#### [Data rows]
>> START

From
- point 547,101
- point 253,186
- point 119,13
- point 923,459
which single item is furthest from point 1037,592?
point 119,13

>> END
>> START

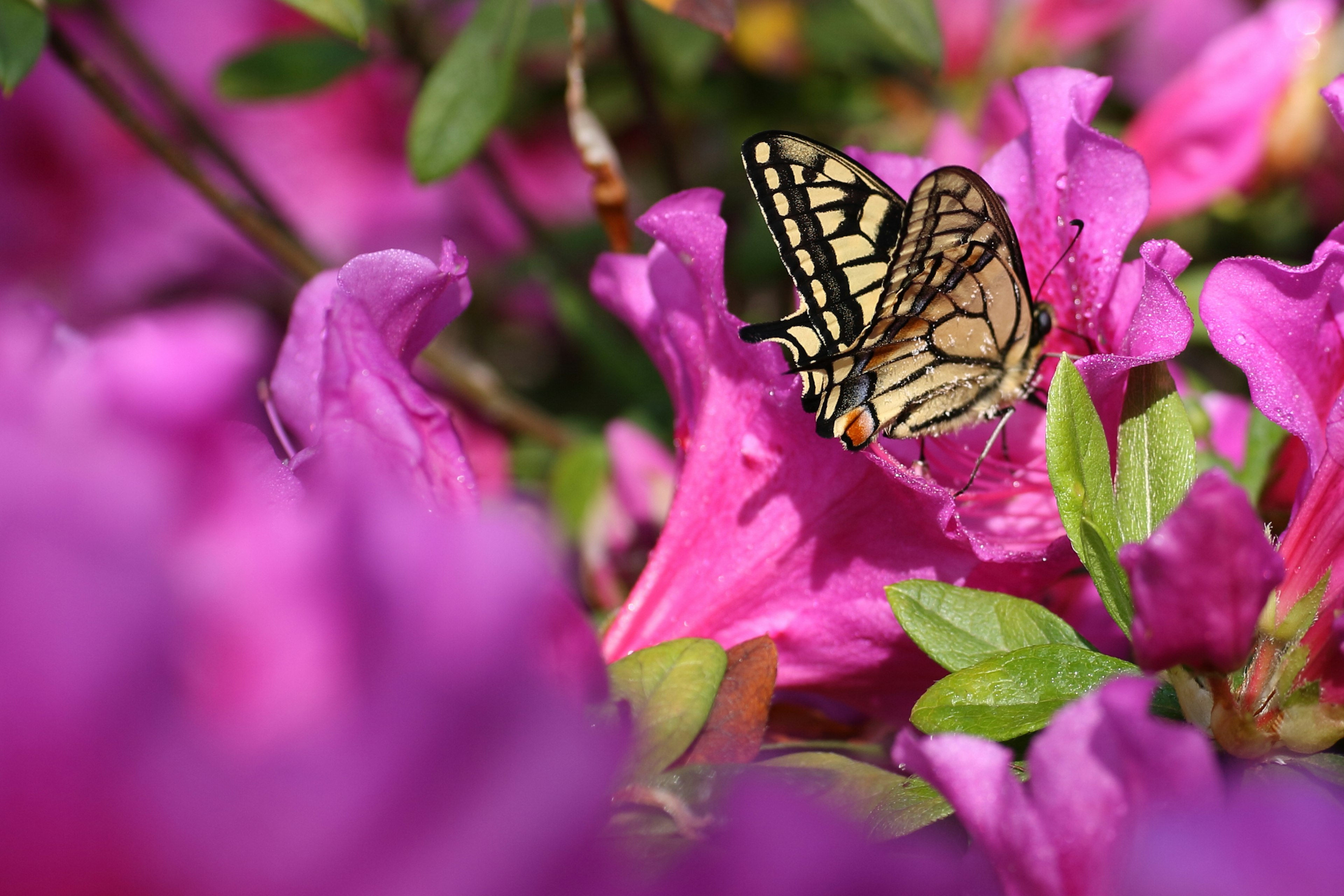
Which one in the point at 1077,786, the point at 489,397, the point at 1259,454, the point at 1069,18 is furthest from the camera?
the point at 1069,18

>> END
>> START

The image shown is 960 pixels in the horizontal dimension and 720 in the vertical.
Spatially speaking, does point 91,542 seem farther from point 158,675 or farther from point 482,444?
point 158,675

>> END

#### [Aim of the task]
Show each line in the records above that contains the string "point". Case counts.

#### [Correct result]
- point 547,101
- point 253,186
- point 119,13
- point 923,459
which single item is furthest from point 1037,592?
point 119,13
Which one in the point at 1077,786, the point at 489,397, the point at 1259,454, the point at 1069,18 is furthest from the camera?
the point at 1069,18
Spatially speaking, does point 91,542 seem farther from point 158,675 or farther from point 482,444?
point 158,675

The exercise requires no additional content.